Jackmaster admits to ‘attempting to kiss, grab people against their will’ at Love Saves The Day festival.
Following Jackmaster’s apology for “abusive” and “inappropriate” behaviour, Scottish artists now admitted “attempting to kiss and grab people against their will,” at the Love Saves The Day festival in May.
According to RA, a member of the LSTD staff, who wishes to remain anonymous, has shared her perspective on the events surrounding Jackmaster’s actions at the Bristol festival. Resident Advisor has obtained statements from her, Jackmaster, real name Jack Revill, and the Love Saves The Day team.
Following Revill’s apology for “inappropriate” behaviour on Monday, an events staff member has described the May incident in more detail. She says, “Jack’s behaviour on the night towards me crossed the boundaries of acceptability, regardless of the fact he was clearly off his head… Myself and other staff that he hurt, offended and upset on the night spoke with the festival management, and decided that the incidents had to be addressed and not ignored.”
Anonymous Love Saves The Day staff member:
Although I wish to remain anonymous, I was one of the female members of staff who was a recipient of Jack’s actions on the night of Love Saves The Day.
Jack’s behaviour on the night towards me crossed the boundaries of acceptability, regardless of the fact he was clearly off his head. What made the matter worse is that it happened in front of so many people, and so many witnesses, and it took far too long for anybody to step in and try to take control of Jack or intervene in the slightest. People just stood by like it was OK behaviour.
Myself and other staff that he hurt, offended and upset on the night spoke with the festival management and decided that the incidents had to be addressed and not ignored.
Jack agreed to meet directly with all the staff his actions had affected on the night to offer his apologies. In that meeting, I was able to directly address Jack to tell him how humiliated and upset his behaviour made me feel and the fact it’s something that hasn’t left my mind since it happened.
The meeting environment was quite intense; I was afraid to see him again even though he had reached out to me before the face-to-face to offer his apology. There was an agenda, but before we had started, he had said that he would do whatever it takes to make us all feel better. If we wanted him to go hand himself into the police right now, he would do it, offer a public apology, whatever it took to make us all feel better again. I could see and feel he was completely sincere in what he was saying. He said he was disgusted by his own behaviour and that this had been the catalyst for him making real changes to his life.
At the end of the meeting, we all agreed with Jack that a public apology might help prevent this type of behaviour happening again anywhere in the industry and encourage people to step in quicker to stop it.

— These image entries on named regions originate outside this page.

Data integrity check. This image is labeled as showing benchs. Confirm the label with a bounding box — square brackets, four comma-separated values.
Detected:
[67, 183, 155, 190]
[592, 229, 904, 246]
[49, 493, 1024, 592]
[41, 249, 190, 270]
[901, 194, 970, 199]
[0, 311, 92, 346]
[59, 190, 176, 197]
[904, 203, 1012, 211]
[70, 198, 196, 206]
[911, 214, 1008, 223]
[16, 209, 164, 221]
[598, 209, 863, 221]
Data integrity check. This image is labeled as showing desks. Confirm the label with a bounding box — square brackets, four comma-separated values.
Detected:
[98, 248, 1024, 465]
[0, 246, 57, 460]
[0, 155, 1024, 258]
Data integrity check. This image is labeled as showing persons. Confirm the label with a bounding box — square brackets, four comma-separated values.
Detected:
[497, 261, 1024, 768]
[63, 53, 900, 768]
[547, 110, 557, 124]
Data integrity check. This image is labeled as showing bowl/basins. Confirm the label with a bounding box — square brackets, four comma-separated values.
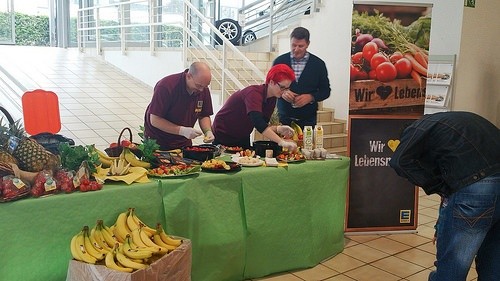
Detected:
[252, 140, 282, 158]
[181, 143, 219, 160]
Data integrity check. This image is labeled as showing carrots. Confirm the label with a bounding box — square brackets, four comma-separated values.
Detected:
[403, 43, 429, 88]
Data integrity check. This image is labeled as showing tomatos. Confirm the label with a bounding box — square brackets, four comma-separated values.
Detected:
[350, 42, 413, 83]
[0, 169, 102, 201]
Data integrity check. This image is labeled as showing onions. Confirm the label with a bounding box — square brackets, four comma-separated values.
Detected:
[354, 28, 388, 49]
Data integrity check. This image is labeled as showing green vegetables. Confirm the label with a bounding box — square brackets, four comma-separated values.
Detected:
[57, 142, 100, 174]
[173, 165, 201, 175]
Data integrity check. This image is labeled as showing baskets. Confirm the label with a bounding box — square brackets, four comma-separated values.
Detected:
[105, 128, 141, 158]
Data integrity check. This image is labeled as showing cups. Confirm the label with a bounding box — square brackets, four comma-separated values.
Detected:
[302, 147, 327, 160]
[291, 95, 301, 108]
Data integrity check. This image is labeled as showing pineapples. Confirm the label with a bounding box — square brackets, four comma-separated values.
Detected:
[0, 116, 51, 172]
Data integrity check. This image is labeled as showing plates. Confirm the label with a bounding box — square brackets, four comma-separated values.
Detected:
[148, 169, 203, 177]
[232, 157, 263, 166]
[276, 156, 306, 163]
[224, 145, 247, 152]
[231, 154, 260, 159]
[201, 161, 242, 172]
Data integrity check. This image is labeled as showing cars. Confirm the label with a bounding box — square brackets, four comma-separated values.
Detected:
[238, 0, 312, 46]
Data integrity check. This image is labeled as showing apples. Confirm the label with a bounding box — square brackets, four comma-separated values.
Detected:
[110, 143, 118, 147]
[122, 140, 137, 149]
[298, 135, 303, 140]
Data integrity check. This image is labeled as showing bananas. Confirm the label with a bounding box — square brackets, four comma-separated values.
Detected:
[70, 207, 182, 273]
[95, 149, 120, 168]
[120, 147, 150, 168]
[291, 121, 302, 141]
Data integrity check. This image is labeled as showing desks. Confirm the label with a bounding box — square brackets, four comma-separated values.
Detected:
[0, 151, 350, 281]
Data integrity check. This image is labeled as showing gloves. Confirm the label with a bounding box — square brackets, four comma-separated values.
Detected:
[203, 131, 216, 143]
[178, 126, 202, 140]
[277, 126, 294, 137]
[278, 139, 297, 151]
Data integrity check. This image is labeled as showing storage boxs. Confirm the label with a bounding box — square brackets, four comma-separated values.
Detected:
[65, 234, 192, 281]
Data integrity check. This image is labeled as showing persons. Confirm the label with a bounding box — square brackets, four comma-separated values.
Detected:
[389, 111, 500, 281]
[145, 62, 215, 150]
[272, 27, 331, 132]
[211, 64, 297, 151]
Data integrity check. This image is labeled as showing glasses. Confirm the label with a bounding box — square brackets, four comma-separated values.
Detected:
[191, 78, 208, 90]
[277, 82, 290, 91]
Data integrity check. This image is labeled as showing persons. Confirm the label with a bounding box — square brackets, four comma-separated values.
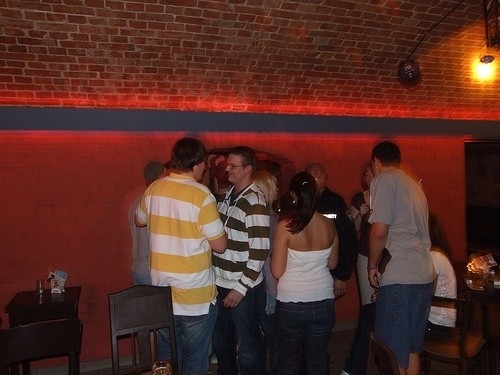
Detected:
[209, 147, 283, 375]
[428, 213, 457, 341]
[135, 138, 227, 375]
[367, 141, 437, 375]
[306, 163, 358, 301]
[270, 172, 339, 375]
[341, 161, 381, 375]
[127, 161, 172, 375]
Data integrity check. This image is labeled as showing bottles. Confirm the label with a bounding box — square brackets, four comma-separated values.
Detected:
[489, 271, 495, 287]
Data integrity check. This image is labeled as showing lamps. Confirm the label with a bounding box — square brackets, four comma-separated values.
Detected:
[398, 59, 421, 92]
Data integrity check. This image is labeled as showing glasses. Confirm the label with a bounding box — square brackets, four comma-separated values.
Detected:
[225, 162, 249, 169]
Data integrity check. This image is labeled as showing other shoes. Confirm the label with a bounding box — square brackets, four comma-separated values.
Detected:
[210, 355, 218, 364]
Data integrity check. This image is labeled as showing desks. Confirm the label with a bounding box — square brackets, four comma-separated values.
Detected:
[3, 286, 81, 375]
[456, 268, 500, 337]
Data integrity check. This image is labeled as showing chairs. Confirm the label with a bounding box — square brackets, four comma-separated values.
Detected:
[108, 285, 179, 375]
[368, 331, 400, 375]
[421, 296, 490, 375]
[0, 318, 83, 375]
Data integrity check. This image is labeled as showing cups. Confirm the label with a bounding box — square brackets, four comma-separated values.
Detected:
[152, 361, 170, 375]
[472, 273, 484, 289]
[36, 279, 44, 294]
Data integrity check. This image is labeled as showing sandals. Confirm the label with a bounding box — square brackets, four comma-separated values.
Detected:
[154, 360, 169, 375]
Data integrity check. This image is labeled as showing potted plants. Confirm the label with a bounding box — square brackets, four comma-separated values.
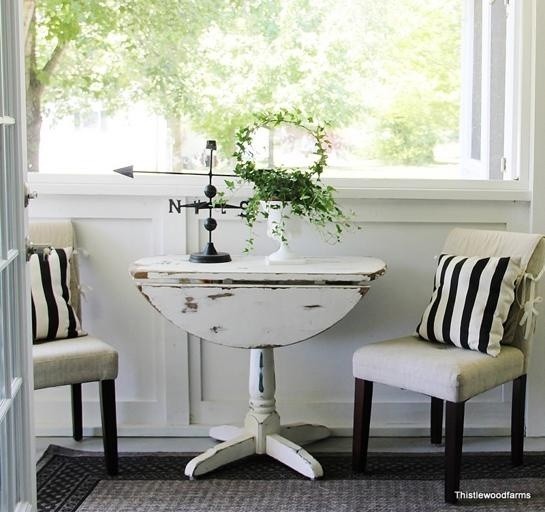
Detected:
[211, 113, 356, 264]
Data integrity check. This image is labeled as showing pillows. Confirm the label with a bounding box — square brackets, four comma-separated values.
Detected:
[416, 248, 523, 357]
[26, 242, 89, 344]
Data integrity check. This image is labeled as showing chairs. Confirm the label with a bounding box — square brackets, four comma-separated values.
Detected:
[352, 227, 545, 504]
[24, 219, 121, 480]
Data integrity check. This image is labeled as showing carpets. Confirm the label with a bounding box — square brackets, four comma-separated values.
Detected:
[35, 444, 545, 511]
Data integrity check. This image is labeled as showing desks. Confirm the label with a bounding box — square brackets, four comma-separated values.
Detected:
[129, 254, 388, 482]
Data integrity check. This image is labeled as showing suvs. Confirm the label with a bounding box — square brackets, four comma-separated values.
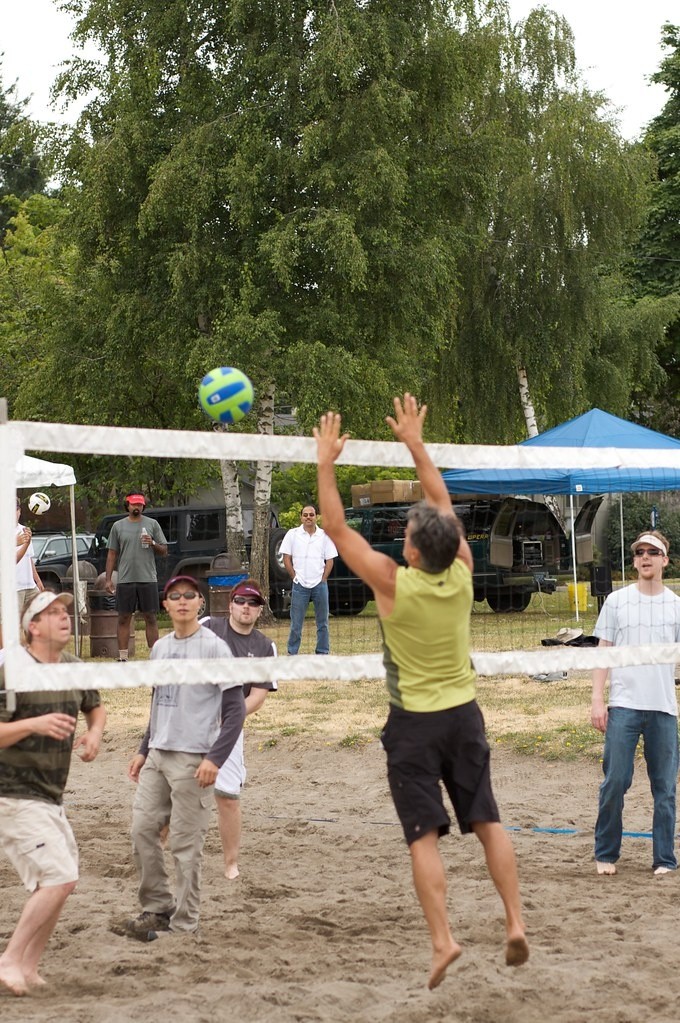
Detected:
[308, 496, 605, 618]
[33, 503, 294, 618]
[31, 531, 107, 566]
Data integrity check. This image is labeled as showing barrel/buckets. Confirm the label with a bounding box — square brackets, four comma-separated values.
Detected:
[209, 576, 249, 618]
[568, 583, 588, 612]
[86, 589, 136, 659]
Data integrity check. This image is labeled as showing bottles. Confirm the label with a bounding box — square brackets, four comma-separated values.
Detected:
[141, 528, 149, 549]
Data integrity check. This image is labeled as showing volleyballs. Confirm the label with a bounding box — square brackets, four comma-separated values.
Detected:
[199, 365, 254, 425]
[28, 492, 52, 515]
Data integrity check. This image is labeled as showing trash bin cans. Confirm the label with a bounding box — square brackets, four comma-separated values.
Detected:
[205, 552, 250, 617]
[84, 570, 136, 659]
[61, 561, 98, 637]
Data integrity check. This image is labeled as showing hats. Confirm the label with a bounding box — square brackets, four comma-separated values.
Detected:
[22, 591, 73, 633]
[164, 576, 200, 595]
[125, 494, 145, 506]
[631, 535, 667, 557]
[557, 628, 583, 643]
[231, 585, 266, 605]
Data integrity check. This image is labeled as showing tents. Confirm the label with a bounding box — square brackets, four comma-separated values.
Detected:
[0, 455, 81, 656]
[441, 408, 680, 622]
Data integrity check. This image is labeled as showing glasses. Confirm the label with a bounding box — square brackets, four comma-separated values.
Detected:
[633, 549, 661, 557]
[167, 592, 199, 600]
[232, 597, 261, 607]
[303, 513, 315, 517]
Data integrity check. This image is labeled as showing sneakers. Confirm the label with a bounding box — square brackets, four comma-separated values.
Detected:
[127, 912, 172, 941]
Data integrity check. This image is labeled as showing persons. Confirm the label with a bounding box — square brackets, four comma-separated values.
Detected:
[0, 497, 45, 650]
[591, 531, 680, 875]
[278, 505, 338, 655]
[128, 575, 279, 933]
[106, 491, 166, 661]
[312, 392, 530, 991]
[0, 588, 108, 996]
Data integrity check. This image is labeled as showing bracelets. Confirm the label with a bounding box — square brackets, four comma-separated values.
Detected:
[152, 540, 155, 545]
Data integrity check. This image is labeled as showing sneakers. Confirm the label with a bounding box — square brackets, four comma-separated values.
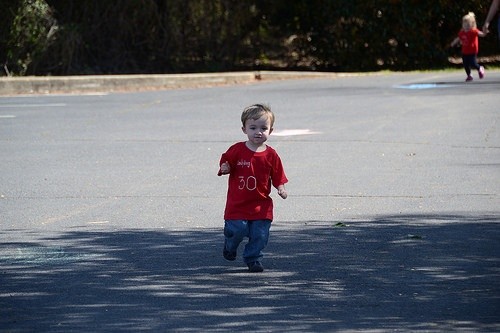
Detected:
[223, 246, 237, 261]
[246, 261, 263, 272]
[466, 75, 473, 82]
[478, 66, 484, 78]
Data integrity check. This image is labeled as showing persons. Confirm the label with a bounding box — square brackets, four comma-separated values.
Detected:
[217, 103, 288, 271]
[451, 0, 500, 81]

Everyone has a responsibility to intervene when they see something like that happening, and if they don’t feel they can step in, they should go and get help.
That the response to his post on Monday was quite sickening, in that it was hijacked by untruths and lad humour—perhaps this is systematic of UK culture at the moment—is why it is so important for Jack to clarify what happened.
The incident resulted with Jackmaster already being canceled for some festivals.